TYC 7011-1028-1 2023rve (2023rve) / (TYC 7011-1028-1)
2023-09-18 2.43E+05 2.77E+04 0.114
2023-09-24 2.60E+05 2.49E+04 0.096
2023-11-18 2.64E+05 1.20E+04 0.045
2024-01-22 2.73E+05 1.06E+03 0.004

By expressing 2023rve’s brightness in terms of TYC 7011-1028-1 I am implicit assuming the my sensor’s response is approximately linear for the brightness being measured.

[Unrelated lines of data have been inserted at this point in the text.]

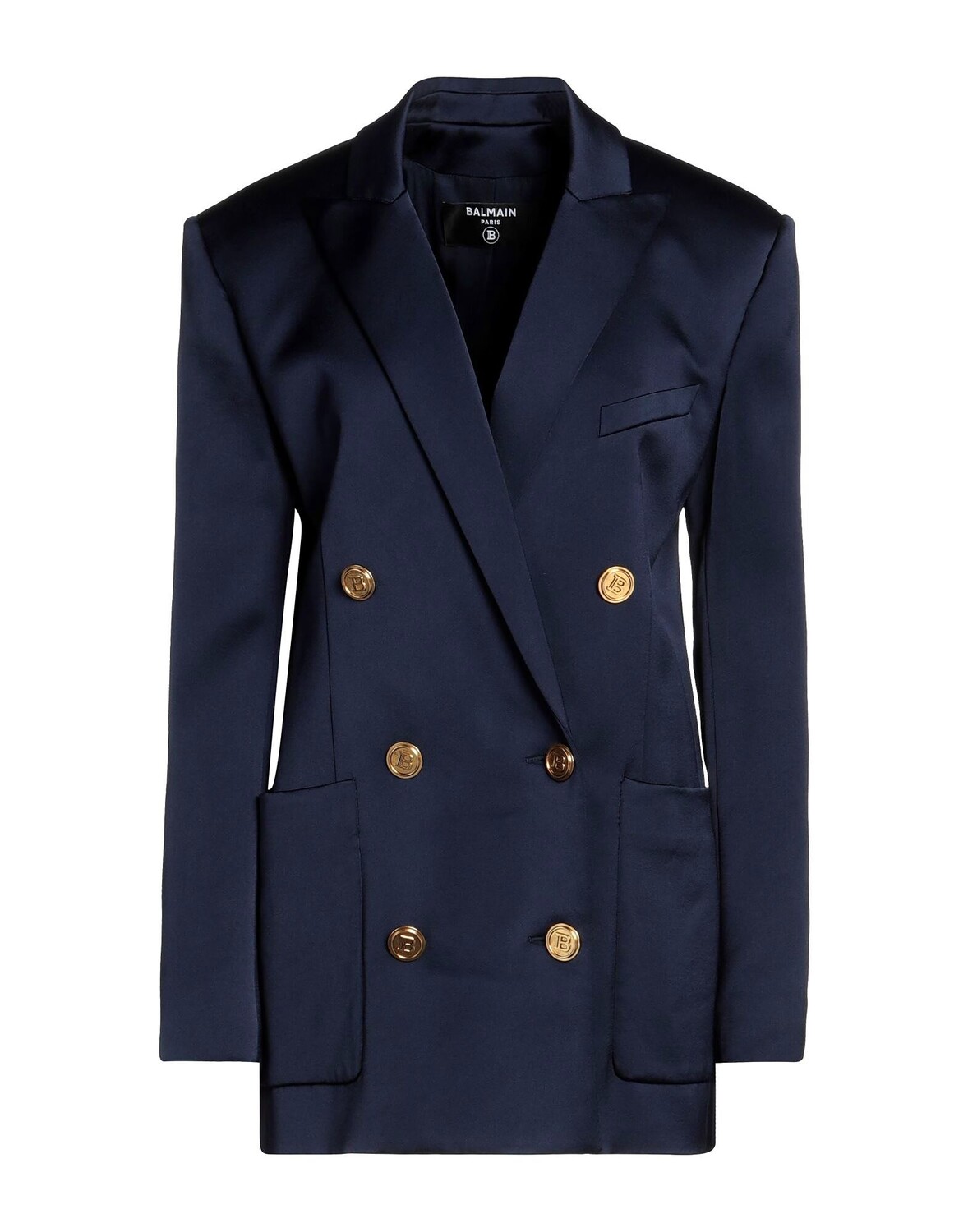 

Блейзер Balmain, синий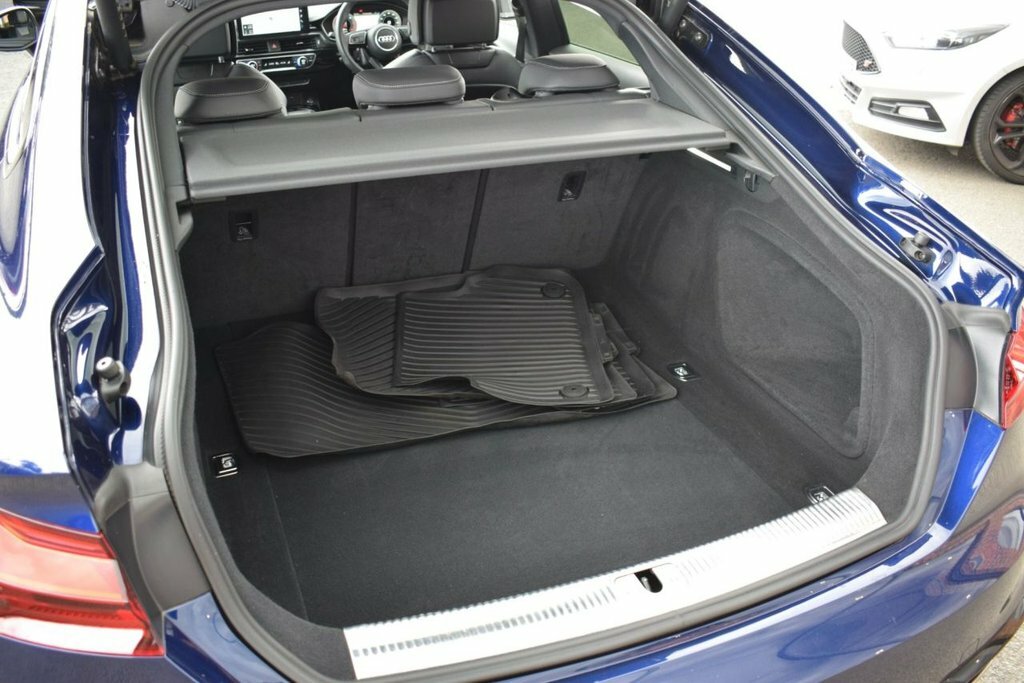 Audi A5 Hatchback Black #24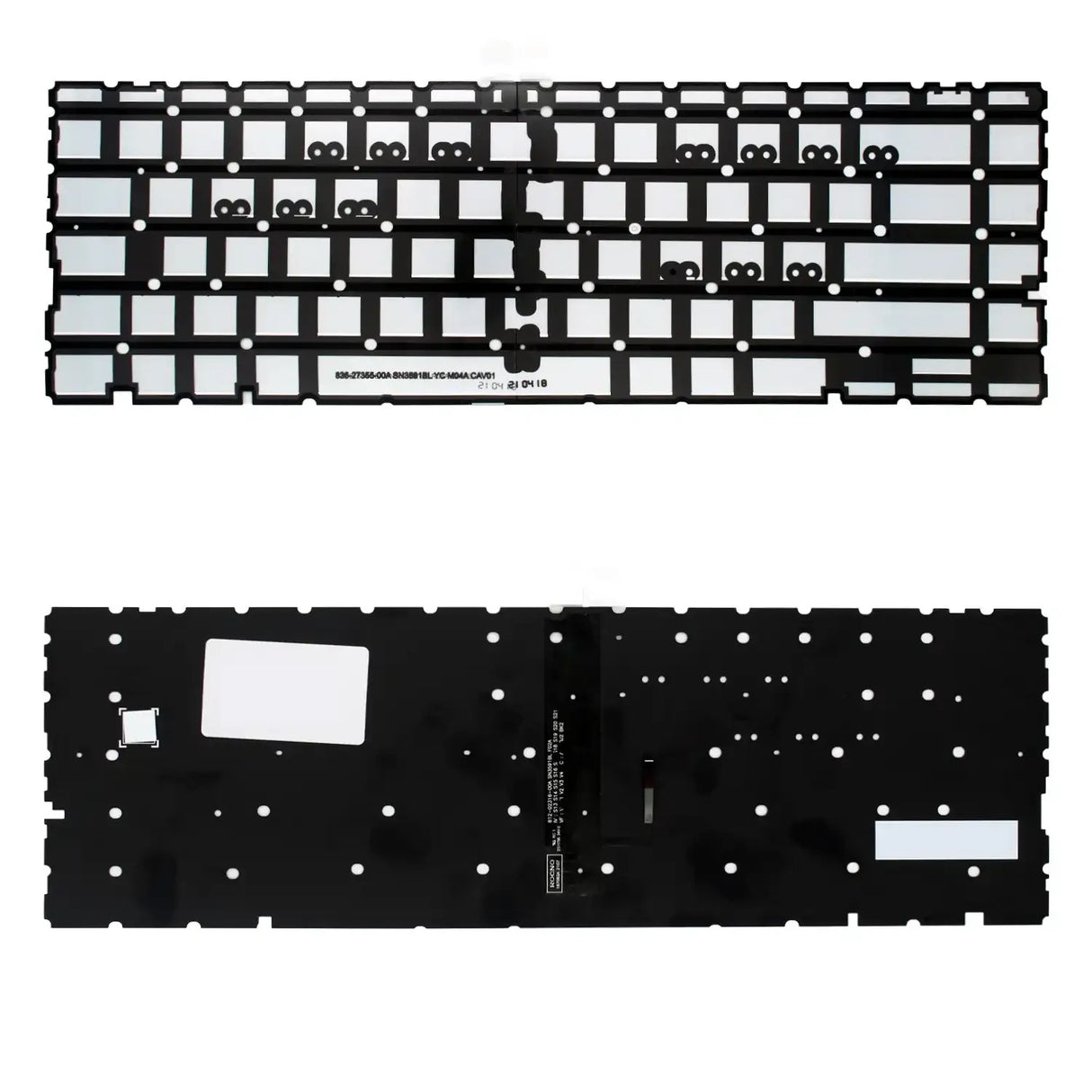 Teclado Para Portátil Asus Zenbook 14 Ux425Ua Negro Retroiluminado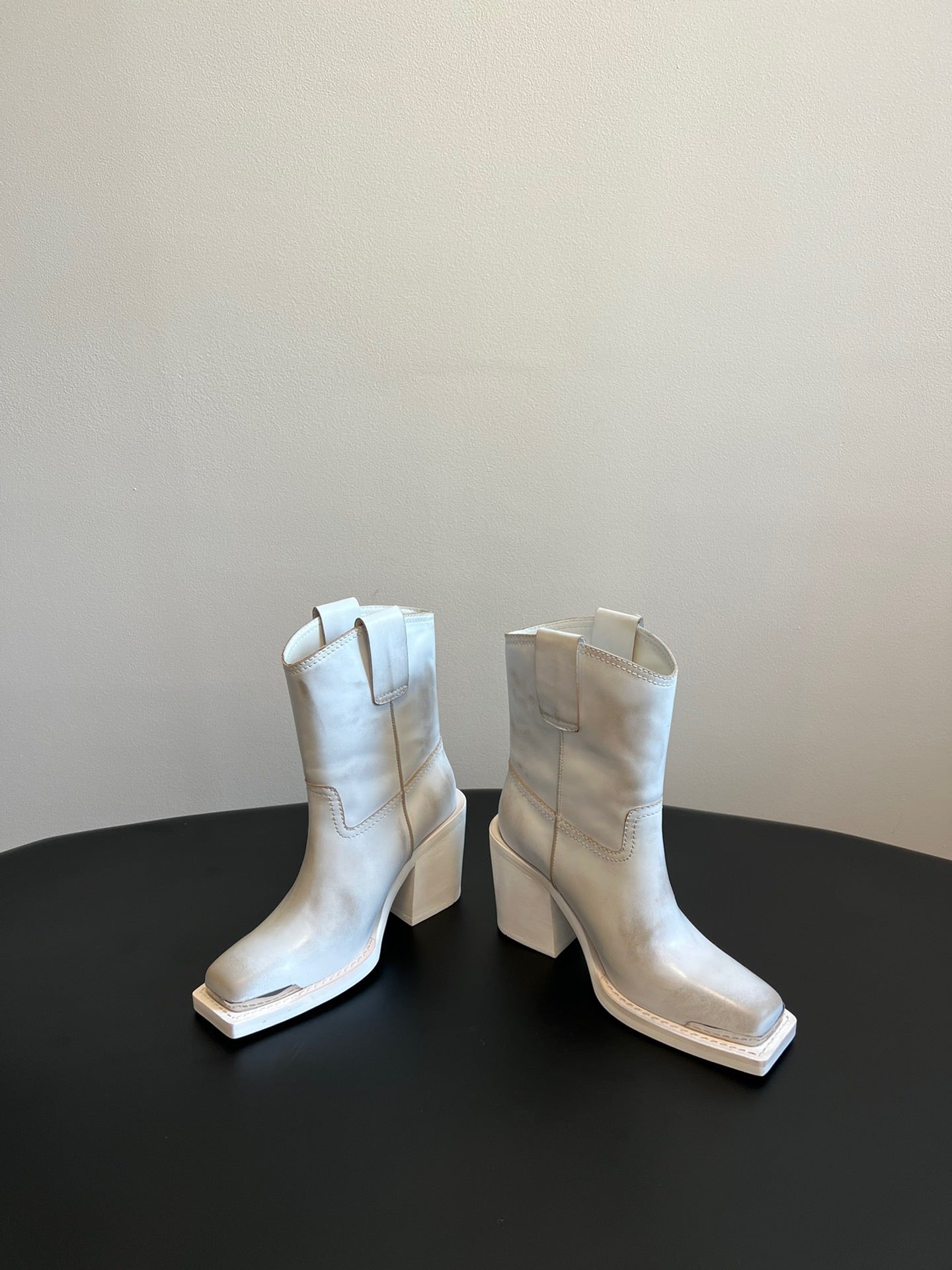MIU M BOOTS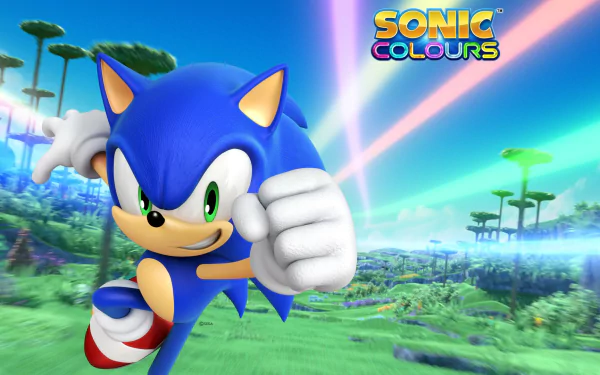 video game Sonic Colors HD Desktop Wallpaper | Background Image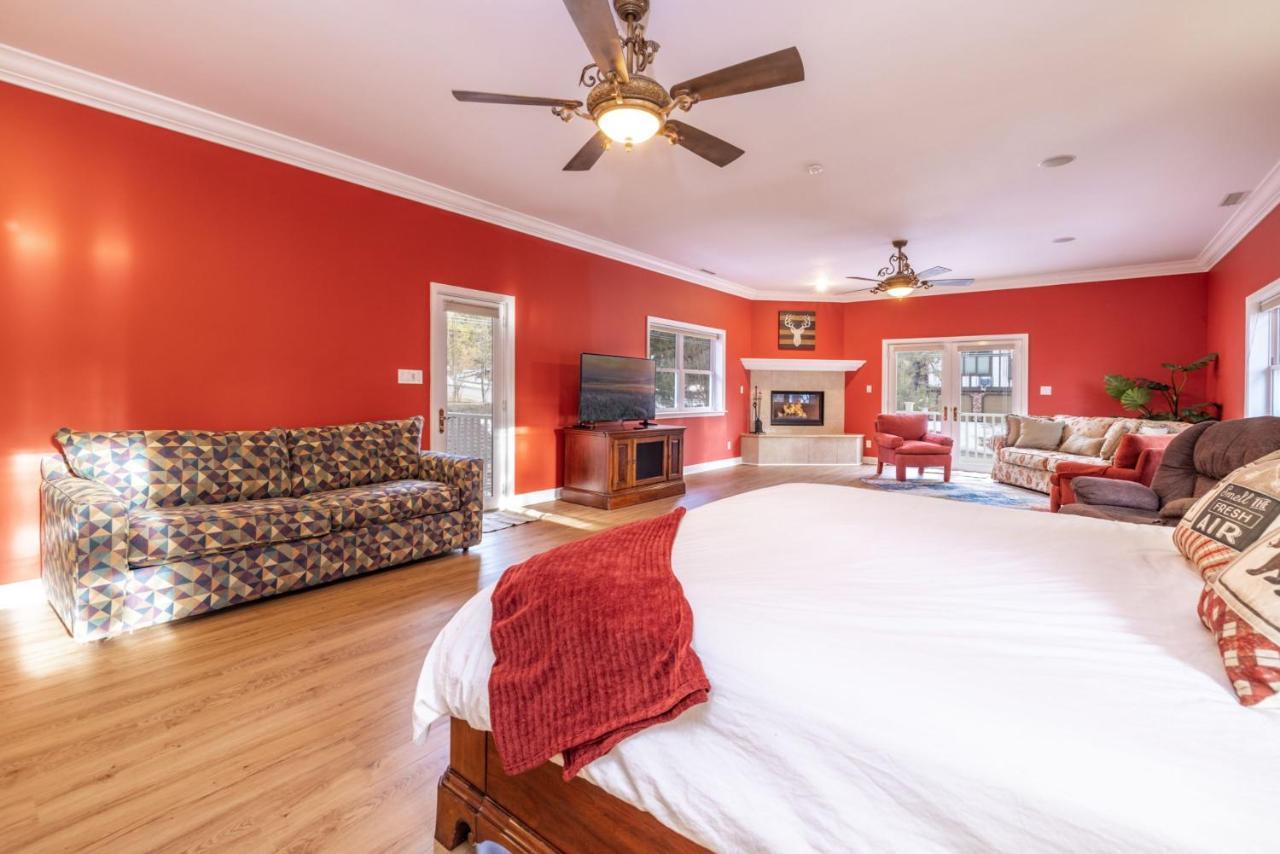 The Grand Chalet #1989 By Big Bear Vacations Big Bear Lake Luaran gambar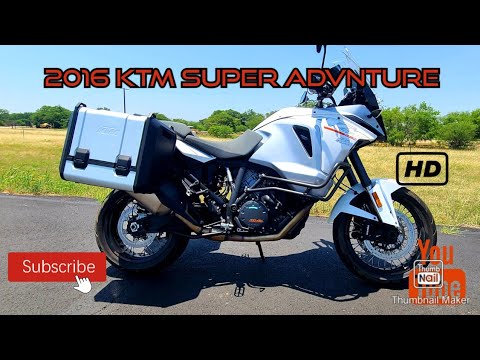 KTM Super Adventure, compared with HD Pan America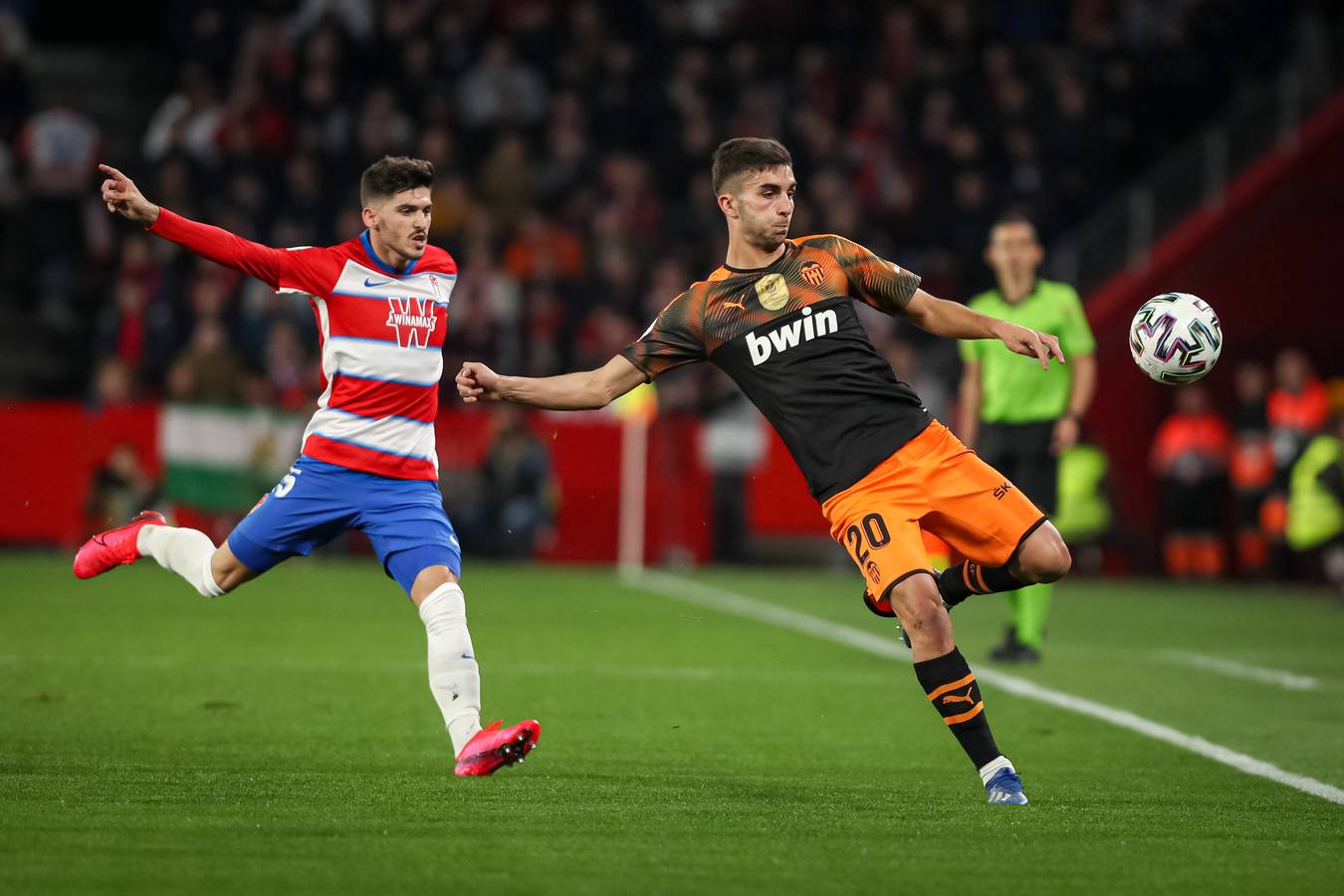 Granada-Valencia. Copa del Rey. Cuartos de final.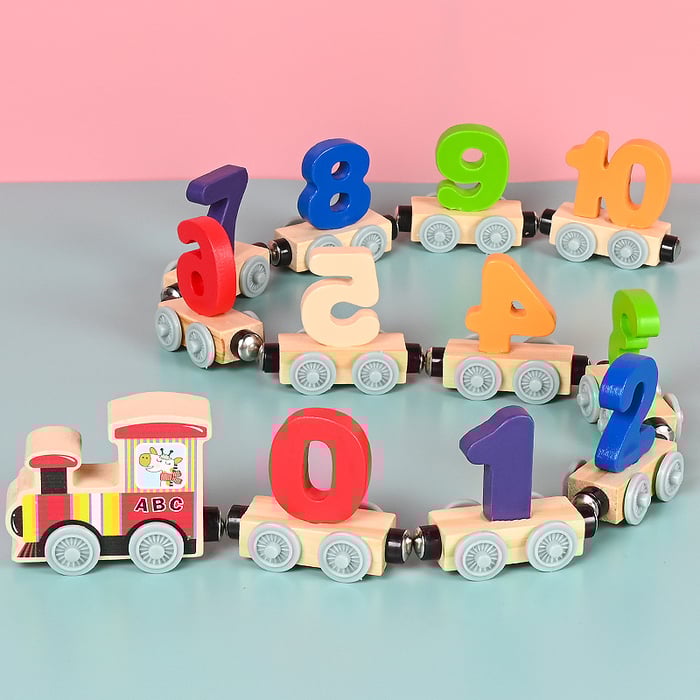 Magnetische Treinset – Treinwijs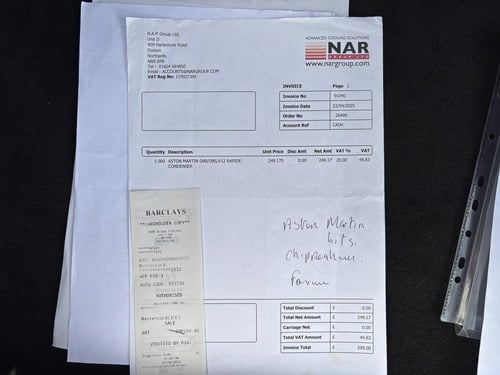 2005 Aston Martin DB9 V12 For Sale (picture 210 of 221)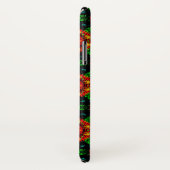 Bloemrijke moderne boho elegante abstracte patroon Case-Mate iPhone case (Achterkant / rechts)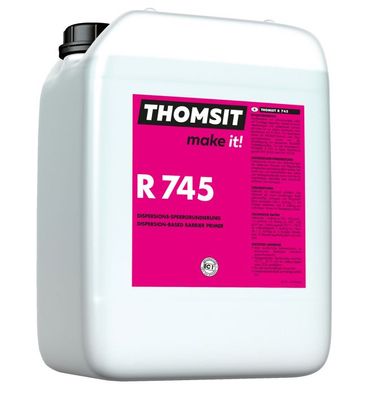 Thomsit R 745 Dispersions-Sperrgrundierung bis 3 CM-% Restfeuchte Sehr ergiebig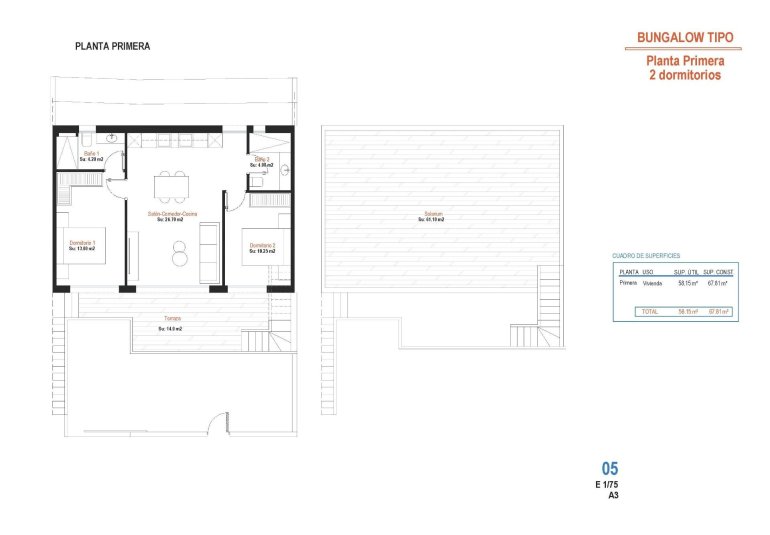 Rynek Pierwotny - Bungalow -
Alhama de Murcia - Condado De Alhama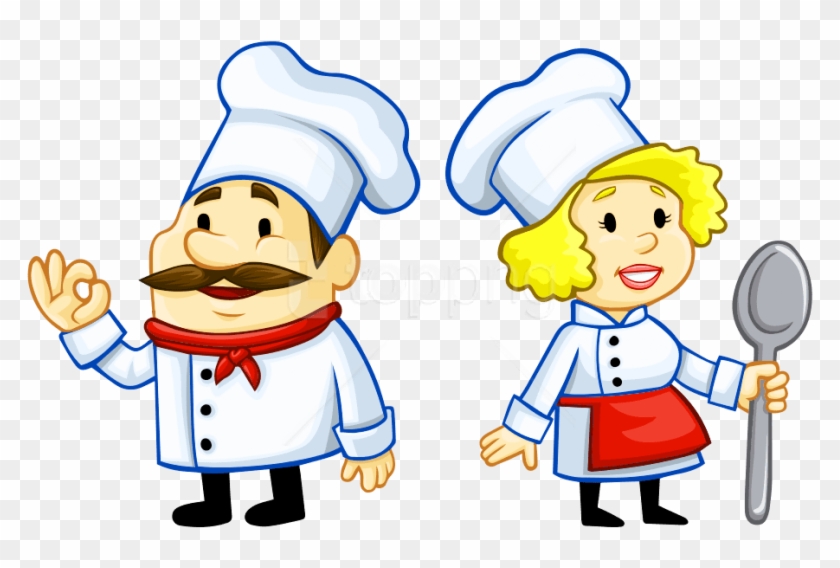Download Chef Clipart Png Photo Transparent Background Chef Clip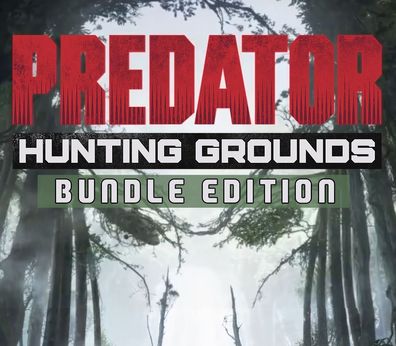 Predator: Hunting Grounds Predator Bundle Edition – Steam Key (Aktivierungscode)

Magnitudes are logarithms of ratios, so the brightness ratio in the table above turns into a difference in magnitude given by mag_diff=-2.5log10(x)) where x are the values in the final column. By adding this value from the visual magnitude of TYC 7011-1028-1 we arrive at an estimated visual magnitude for 2023rve:

(2023rve) / (TYC 7011-1028-1) mag_diff Vmag
2023-09-18 0.114 2.355 14.505
2023-09-24 0.096 2.545 14.695
2023-11-18 0.045 3.355 15.505
2024-01-22 0.004 6.030 18.180

Verification

The estimated visual magnitude of 2023rve looks quite reasonable, but is it correct? Thankfully professional astronomers have made their own measurements which I have collected below:

Date Vmag
2023-09-06 14.5
2023-09-11 13.9
2023-09-16 14.43
2023-09-24 14.390
2023-11-15 15.500
2024-01-06 16

Sources:

  1. https://www.wis-tns.org/astronotes/astronote/2023-247
  2. https://www.rochesterastronomy.org/supernova.html#2023rve
  3. https://www.flickr.com/photos/snimages/53209027493/in/photostream/
  4. http://gsaweb.ast.cam.ac.uk/alerts/alert/Gaia23cmp/

Compared against these, my visual magnitudes estimates compare quite favourably! I am pleasantly surprised how well things worked out. My last measurement, on 2024-01-22, stands out by how much it differs. It is also the measurement I have the least confidence in as by that point I could no longer reliably identify 2023rve in a single 60s exposure. I have some ideas here: take longer exposures or stack my exposures carefully (keeping values linear) and estimate from the stacked image.

Absolute Magnitude

The conversion to absolute magnitude is quite straight-forward as is the subsequent plotting.

Screenshot 2024-01-23 at 1.43.29 pm

Note that because I don’t know when peak brightness occurred, I am using days-since-discovery instead.

Type II Classification

I don’t think there is enough data yet to definitively say what subtype 2023rve is. More data points will decide the matter and I look forward to the next set of clear skies so I can continue this effort.